## start Data shown

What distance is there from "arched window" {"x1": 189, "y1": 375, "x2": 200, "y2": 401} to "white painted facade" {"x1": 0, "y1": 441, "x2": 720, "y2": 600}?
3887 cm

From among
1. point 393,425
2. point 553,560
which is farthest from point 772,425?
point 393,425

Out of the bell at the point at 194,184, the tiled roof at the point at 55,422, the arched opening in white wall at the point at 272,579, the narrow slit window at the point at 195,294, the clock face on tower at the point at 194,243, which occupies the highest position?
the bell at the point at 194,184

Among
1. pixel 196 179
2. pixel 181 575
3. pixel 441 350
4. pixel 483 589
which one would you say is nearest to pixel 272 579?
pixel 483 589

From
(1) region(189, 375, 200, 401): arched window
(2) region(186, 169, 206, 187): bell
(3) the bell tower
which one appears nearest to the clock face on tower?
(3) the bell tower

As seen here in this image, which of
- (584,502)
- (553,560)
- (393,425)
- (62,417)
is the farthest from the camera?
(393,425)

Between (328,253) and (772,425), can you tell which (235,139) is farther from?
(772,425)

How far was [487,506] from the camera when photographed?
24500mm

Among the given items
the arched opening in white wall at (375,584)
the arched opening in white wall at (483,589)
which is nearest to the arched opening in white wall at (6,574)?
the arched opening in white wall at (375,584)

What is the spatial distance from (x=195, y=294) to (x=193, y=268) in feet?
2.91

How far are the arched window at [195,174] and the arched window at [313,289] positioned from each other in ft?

## end Data shown

| Instructions to follow |
Reproduce the data word for word, from the line containing "How far was" through the end of the data, including both of those lines.

| The reply |
How far was [487,506] from the camera when photographed?
24500mm

Among the given items
the arched opening in white wall at (375,584)
the arched opening in white wall at (483,589)
which is nearest to the arched opening in white wall at (6,574)?
the arched opening in white wall at (375,584)

What is the spatial distance from (x=195, y=294) to (x=193, y=268) in feet?
2.91

How far are the arched window at [195,174] and the arched window at [313,289] positioned from each other in ft?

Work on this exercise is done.